Кэтлин Тейлор выдвигает три значимых тезиса. Первый тезис заключается в том, что, в отличие от воровства или мошенничества, которые мы, понятно, осуждаем, жестокость имеет моральный вес, которому трудно противостоять, даже если мы реагируем на это с отвращением[31]. По мнению Тейлор, жестокость является воплощением всего человеческого зла, с которым, разумеется, едва ли возможно справиться; при этом с дискурсивной точки зрения cтатус чрезмерного насилия всегда является спорным[32]. Второй тезис подчеркивает стратегический и рациональный характер мучительной расправы. Ссылаясь на исследование британского историка Лоуренса Риса об «окончательном решении» еврейского вопроса национал-социалистами[33], исследовательница пишет: «Преступники точно знают, что они делают»[34]. Тейлор рассматривает этот вопрос в общем плане, заявляя, что по большому счету жестокость совершается не безумцами или «прирожденными» злодеями. Жестокость, говорит она, рациональна, в ее основе лежит расчет. В момент совершения злодеяния преступник видит выгоду в том, чтобы мучить другого[35]. В определенной ситуации каждый из нас может оказаться на месте этого преступника[36]. Третий тезис касается идеи, которая также играет ключевую роль в размышлениях американского философа Джудит Батлер о языке ненависти (hate speech)[37]. Если в теории речевых актов речь анализируется как форма действия или в связи с действием, то, очевидно, речевую агрессию наряду с физической следует рассматривать как насильственный акт. Тейлор цитирует стихотворение Генриха Гейне, где лирический герой был бы счастлив увидеть политического противника повешенным на дереве:

Я человек самого мирного склада. Вот чего я хотел бы: скромная хижина, соломенная кровля, но хорошая постель, хорошая пища, очень свежие молоко и масло, перед окном цветы, перед дверью несколько прекрасных деревьев, и, если Господь захочет вполне осчастливить меня, он пошлет мне радость – на этих деревьях будут повешены этак шесть или семь моих врагов. Сердечно растроганный, я прощу им перед их смертью все обиды, которые они мне нанесли при жизни. Да, надо прощать врагам своим, но только после того, как их повесят[38].

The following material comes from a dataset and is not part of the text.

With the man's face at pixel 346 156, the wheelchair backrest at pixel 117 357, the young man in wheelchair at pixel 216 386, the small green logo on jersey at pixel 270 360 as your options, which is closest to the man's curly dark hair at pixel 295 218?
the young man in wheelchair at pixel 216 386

Я не мстителен – я очень хотел бы любить своих врагов; но я не могу их полюбить, пока не отомщу, – только тогда открывается для них мое сердце. Пока человек не отомстил, в сердце его все еще сохраняется горечь[39].

Эти цитаты из гейновских «Мыслей, заметок, импровизаций» демонстрируют потрясающую самоиронию и юмор. В этом отношении поэт представляет альтернативу всем тем запрещающим механизмам, которые в наше время действуют под маркой политкорректности, направленным на борьбу с агрессивными словами и фразами и тем самым создающим иллюзию отстранения от мира. Подобный нелиберальный и наивный подход имеет целью обособление другого, которому предписывается, как он должен говорить, что не только само по себе является агрессивной реакцией, но и исключает символическую переработку и рефлексию. Напротив, радость Гейне возникает потому, что недопустимое действие замещается языковым реагированием, фантазией о насилии. Его подход разительно отличается от первого, поскольку, признавая собственную склонность к жестокости, лирическое Я сублимирует ее в литературном образе и тем самым в значительной степени затормаживает ненависть.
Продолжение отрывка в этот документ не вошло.